**AVAILABLE DATA:**

####################

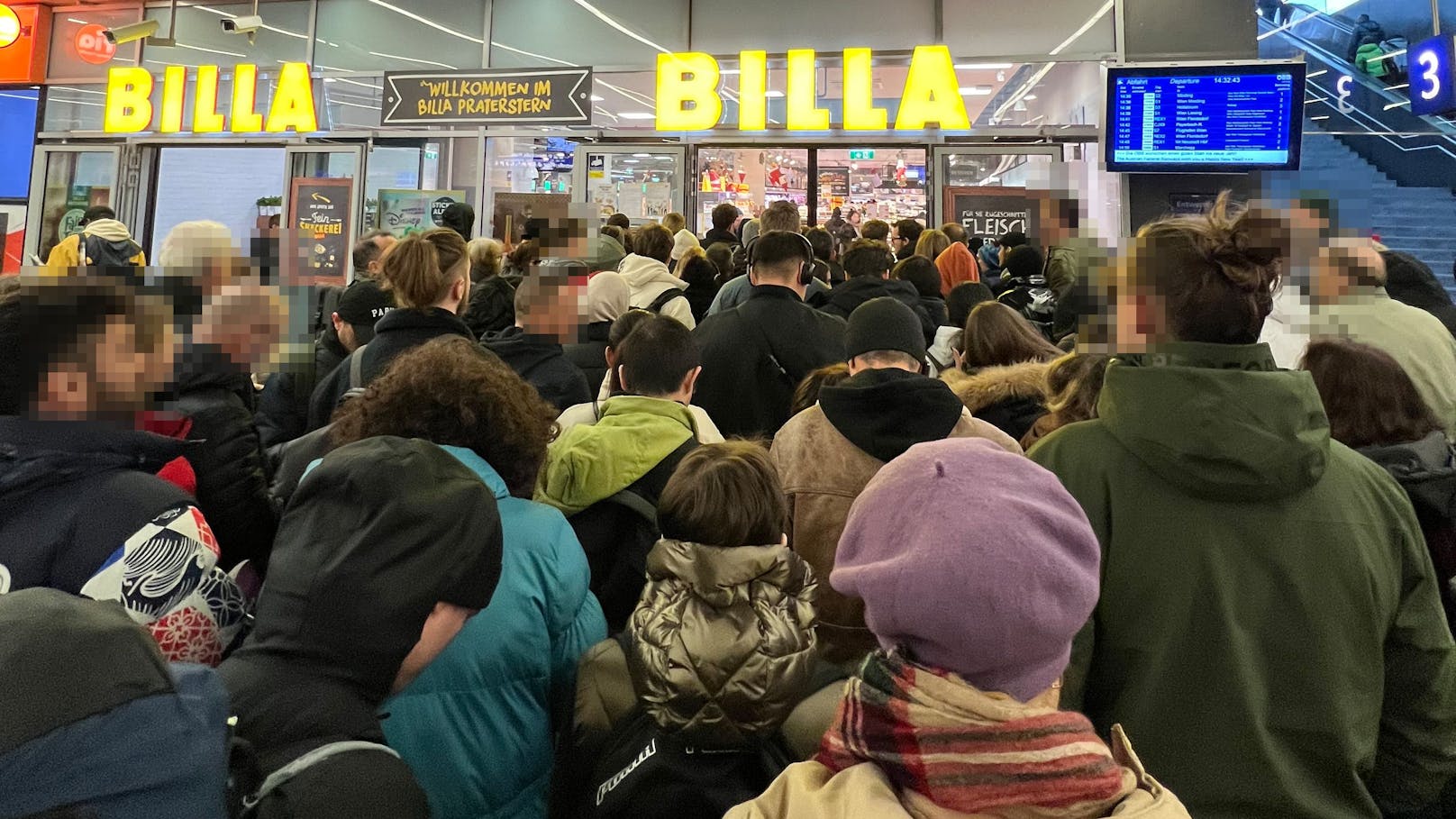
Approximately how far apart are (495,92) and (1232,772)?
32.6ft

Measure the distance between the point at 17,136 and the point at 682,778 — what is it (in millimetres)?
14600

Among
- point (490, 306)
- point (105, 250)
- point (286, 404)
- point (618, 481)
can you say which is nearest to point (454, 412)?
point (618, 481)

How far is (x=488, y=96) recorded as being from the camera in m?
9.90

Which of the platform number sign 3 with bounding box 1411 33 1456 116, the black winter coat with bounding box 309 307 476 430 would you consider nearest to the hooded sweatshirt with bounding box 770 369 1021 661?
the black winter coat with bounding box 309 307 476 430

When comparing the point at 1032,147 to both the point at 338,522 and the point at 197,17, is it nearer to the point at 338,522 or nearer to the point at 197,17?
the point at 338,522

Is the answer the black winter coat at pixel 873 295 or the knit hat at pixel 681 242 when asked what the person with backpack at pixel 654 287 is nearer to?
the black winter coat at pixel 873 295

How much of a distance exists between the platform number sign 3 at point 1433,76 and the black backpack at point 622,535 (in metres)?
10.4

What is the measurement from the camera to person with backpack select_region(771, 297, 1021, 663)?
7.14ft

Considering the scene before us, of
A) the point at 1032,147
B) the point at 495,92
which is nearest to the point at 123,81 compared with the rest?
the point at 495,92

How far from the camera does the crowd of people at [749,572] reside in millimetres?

####################

**EXERCISE BRIEF:**
Copy the records above exactly, leaving out every picture.

**EXERCISE RESPONSE:**
Approximately how far apart are (495,92) and (1232,772)?
32.6ft

Measure the distance between the point at 17,136 and the point at 682,778 — what is it (in millimetres)?
14600

Among
- point (490, 306)
- point (105, 250)
- point (286, 404)
- point (618, 481)
can you say which is nearest to point (454, 412)?
point (618, 481)

How far is (x=488, y=96) recorded as being from the camera in m?
9.90

Which of the platform number sign 3 with bounding box 1411 33 1456 116, the black winter coat with bounding box 309 307 476 430 would you consider nearest to the hooded sweatshirt with bounding box 770 369 1021 661?
the black winter coat with bounding box 309 307 476 430

When comparing the point at 1032,147 to both the point at 338,522 and the point at 197,17, is it nearer to the point at 338,522 or nearer to the point at 197,17?
the point at 338,522

Is the answer the black winter coat at pixel 873 295 or the knit hat at pixel 681 242 when asked what the person with backpack at pixel 654 287 is nearer to?
the black winter coat at pixel 873 295

How much of a distance exists between the platform number sign 3 at point 1433,76 and the black backpack at point 622,535 (in metres)?
10.4

What is the measurement from the camera to person with backpack select_region(771, 297, 1021, 663)?
7.14ft

Considering the scene before us, of
A) the point at 1032,147
B) the point at 495,92
which is nearest to the point at 123,81 compared with the rest?
the point at 495,92

How far from the camera does the crowd of people at [749,572] reside in millimetres?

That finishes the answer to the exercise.